**Page excerpt**
start
November 15th marks the anniversary of Operation Commando Hunt. The goal of the operation was to interdict men and supplies on the Ho Chi Minh trail, through Laos into South Vietnam during the Vietnam War, and coincidentally very close to the 73rd birthday of the AK-47, which was on November 13th. November 13th is also the anniversary of the dedication of the Vietnam Veterans Memorial in Washington DC. This is a small point of trivia to note as we saw the release of Call of Duty: Black Ops, Cold War on November 13th, which has a mission in Laos set in 1968. This will be another entry in the Call of Duty: Black Ops series, which began in 2010.

Some of us will be watching with interest in the zombie option for many of the maps. One trailer seems to confirm that players will be able to fight zombies during the Vietnam War-era with weapons of varying realism levels. Players in the past have been able to modify many variables in these games, but not maps, so you won’t be able to create a siege specifically at the former Secret Army base at Long Tieng, for example, from what we can tell. But that won’t be a deal-breaker for most gamers.
end
**Problems**
1. Please recast the paragraph of the Black Ops Cold War article that opens "Some of us will be watching" as a short bulleted list, keeping its main facts.
2. Carry on the Black Ops Cold War article from its final sentence.
The material that follows has no connection to the Black Ops Cold War article.

**Stored data**
start
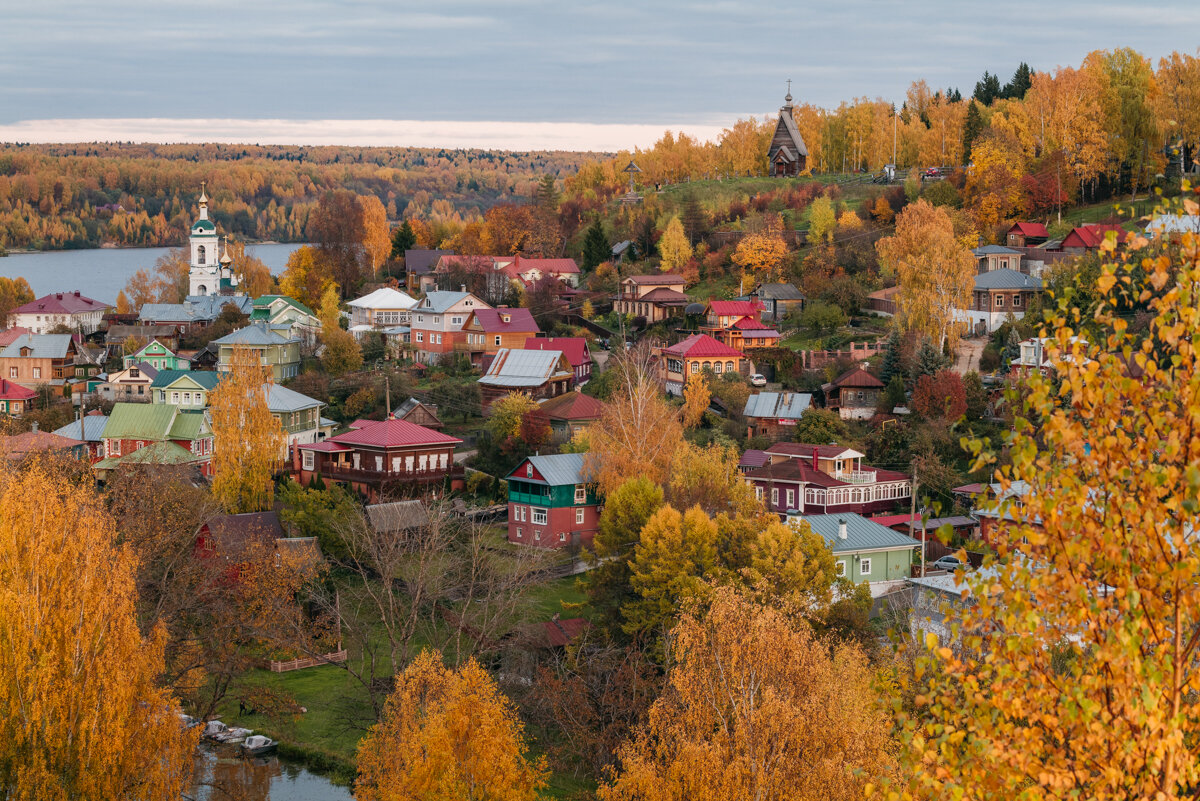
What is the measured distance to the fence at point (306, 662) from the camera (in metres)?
31.4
end
**Results of the exercise**
1.
- Some will watch the zombie option, offered for many of the maps, with interest.
- One trailer seems to confirm that players can fight zombies in the Vietnam War era, with weapons of varying realism.
- Past games let players change many variables, but not maps.
- So, as far as can be told, a siege set specifically at the former Secret Army base at Long Tieng won't be possible.
- Most gamers won't see that as a deal-breaker.

2.
In 45 years since the Lao diaspora began, there have been very few video games that have sets place in Laos and almost all of them centered around the conflicts during the Vietnam War era. Most of them have been first-person shooters, which can be frustrating for players who suffer from Simulation Sickness (more popularly referred to as Doom Induced Motion Sickness.). However, this year at Little Laos on the Prairie, we thought it would be interesting to take a retrospective look at video games that feature Lao missions or references and let you weigh in on games you’d like to see in the comments below!

Kung Lao from Mortal Kombat does NOT count, although he does have a nifty hat. Elite Warriors: Vietnam, released in 2005/2006, is one of the earliest games we’ve found. It is widely disparaged, but you could “Infiltrate deep into Laos with your Green Beret and Montgnard teammates, hunted by trackers and bloodhounds, outnumbered at times 100-to-1. Rescue downed pilots, ambush convoys, seize enemy prisoners, discover targets for air attacks, and direct air strikes.”

Call of Duty: Black Ops broke a lot of ground in 2010. Set in the 1960s during the Cold War, the game followed a CIA operative, Alex Mason. He needs to recover memories from previous missions to solve his current assignment to stop a chemical weapons attack across the United States. Missions took players to Cuba, Laos, Vietnam, the Soviet Union, the United States, Hong Kong, and the Arctic Circle. This is one of the first times a mission in Laos has been central to the character’s success in the larger game. Going on ten years now, it has received remarkably good reviews that encouraged future sequels and variations.

Men of War: Vietnam came out a year later in 2011. As usual for the genre, a first-person shooter takes place along the Ho Chi Minh Trail and raids into Laos. We haven’t had a chance to see how accurate the maps are next to actual Lao geography.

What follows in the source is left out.